**Problem details**
Starting at the first line of the data below, retype every line up to and including the one containing "Rise time, $t_r$".

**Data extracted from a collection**
□ □ □ □

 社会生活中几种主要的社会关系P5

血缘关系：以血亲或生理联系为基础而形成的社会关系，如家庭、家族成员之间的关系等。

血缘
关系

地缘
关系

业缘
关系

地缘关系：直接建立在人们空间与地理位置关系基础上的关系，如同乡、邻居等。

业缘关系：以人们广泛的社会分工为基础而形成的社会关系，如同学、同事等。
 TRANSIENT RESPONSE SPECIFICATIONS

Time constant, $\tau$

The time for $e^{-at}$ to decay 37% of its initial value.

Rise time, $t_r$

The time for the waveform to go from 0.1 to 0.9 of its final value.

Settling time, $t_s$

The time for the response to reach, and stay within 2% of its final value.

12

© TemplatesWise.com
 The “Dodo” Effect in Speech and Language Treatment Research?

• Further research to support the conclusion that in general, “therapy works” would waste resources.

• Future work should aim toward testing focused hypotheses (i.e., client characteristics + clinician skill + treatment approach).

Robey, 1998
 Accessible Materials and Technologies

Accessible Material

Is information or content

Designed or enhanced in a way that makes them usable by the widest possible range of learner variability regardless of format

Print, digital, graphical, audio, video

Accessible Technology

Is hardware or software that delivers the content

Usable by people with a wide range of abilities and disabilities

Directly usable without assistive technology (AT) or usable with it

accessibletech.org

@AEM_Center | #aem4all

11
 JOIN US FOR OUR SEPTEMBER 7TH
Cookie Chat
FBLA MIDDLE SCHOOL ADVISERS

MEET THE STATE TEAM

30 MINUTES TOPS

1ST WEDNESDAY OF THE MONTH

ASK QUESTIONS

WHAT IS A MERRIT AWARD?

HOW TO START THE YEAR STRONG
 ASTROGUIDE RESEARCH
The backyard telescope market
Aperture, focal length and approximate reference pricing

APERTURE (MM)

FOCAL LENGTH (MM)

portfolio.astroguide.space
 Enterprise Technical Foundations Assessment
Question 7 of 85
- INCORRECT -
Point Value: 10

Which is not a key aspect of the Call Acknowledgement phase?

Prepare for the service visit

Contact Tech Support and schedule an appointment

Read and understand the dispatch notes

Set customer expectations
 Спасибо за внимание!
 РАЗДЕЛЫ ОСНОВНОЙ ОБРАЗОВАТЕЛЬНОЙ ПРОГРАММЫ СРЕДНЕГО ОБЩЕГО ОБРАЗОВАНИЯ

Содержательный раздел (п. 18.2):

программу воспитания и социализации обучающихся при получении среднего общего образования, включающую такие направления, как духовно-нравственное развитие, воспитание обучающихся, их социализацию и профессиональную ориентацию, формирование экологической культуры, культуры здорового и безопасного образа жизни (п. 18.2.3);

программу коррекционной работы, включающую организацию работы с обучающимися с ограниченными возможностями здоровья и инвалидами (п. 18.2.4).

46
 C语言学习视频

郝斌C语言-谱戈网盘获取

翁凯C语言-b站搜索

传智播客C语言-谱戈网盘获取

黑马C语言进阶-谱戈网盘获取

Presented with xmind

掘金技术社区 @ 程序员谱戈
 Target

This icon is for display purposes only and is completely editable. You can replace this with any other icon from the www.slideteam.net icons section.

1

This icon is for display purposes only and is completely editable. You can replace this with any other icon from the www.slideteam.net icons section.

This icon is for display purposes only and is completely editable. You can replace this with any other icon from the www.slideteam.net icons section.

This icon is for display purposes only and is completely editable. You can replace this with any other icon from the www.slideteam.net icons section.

□ □ □ □

**Task result**
 社会生活中几种主要的社会关系P5

血缘关系：以血亲或生理联系为基础而形成的社会关系，如家庭、家族成员之间的关系等。

血缘
关系

地缘
关系

业缘
关系

地缘关系：直接建立在人们空间与地理位置关系基础上的关系，如同乡、邻居等。

业缘关系：以人们广泛的社会分工为基础而形成的社会关系，如同学、同事等。
 TRANSIENT RESPONSE SPECIFICATIONS

Time constant, $\tau$

The time for $e^{-at}$ to decay 37% of its initial value.

Rise time, $t_r$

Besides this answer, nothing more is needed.